The Big Buzz seemed to fail in almost every regard when it came to travelling longer distances. For what REI advertises the bike to be used for, I don't think I could recommend this bike to anyone travelling longer distances during their commute (over 5 miles each way?). One thing consumers will notice after a few miles in the saddle on this bike is that every vibration on the road gets transferred directly to the hands, arms, body and teeth of the rider. While the carbon fork of my road bike helped absorb the shock on the same bike trail used to test the Big Buzz, the aluminum fork of Big Buzz made sure the rider felt every little pebble over, and over, and over again.
One thing I really noticed about the Big Buzz after about mile 10 is how much the bike really weighs.

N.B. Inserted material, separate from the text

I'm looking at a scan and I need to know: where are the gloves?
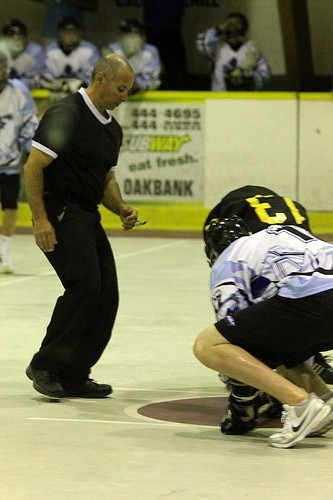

It isn't even as light as a really cheap/heavy road bike and only slightly cheaper than my mountain bike. By the end of the ride I was feeling like I as pulling a trailer or a parachute behind me with the added weight. Perhaps REI thought it would be nessesary for a bike to be as strong as a tank to be as heavy as one, but I don't agree. It is also hard to find I rear rack that will mount to this bike. Although Axiom sells a rack that is made for bikes with disc brakes, it is hard to make clearence over the caliper of the brake to attach the lower left arm of the rack. I felt that the wheels and tires were a little overdone for what most commuter need, but the least of the bikes problems. After all, the wheel/tire setup would be great for light trail riding if you didn't get your teeth rattled out of your mouth first.
Overall, this bike is great for short jaunts around town or across campus, but look elsewhere if you want a comfortable bike for any real commutes.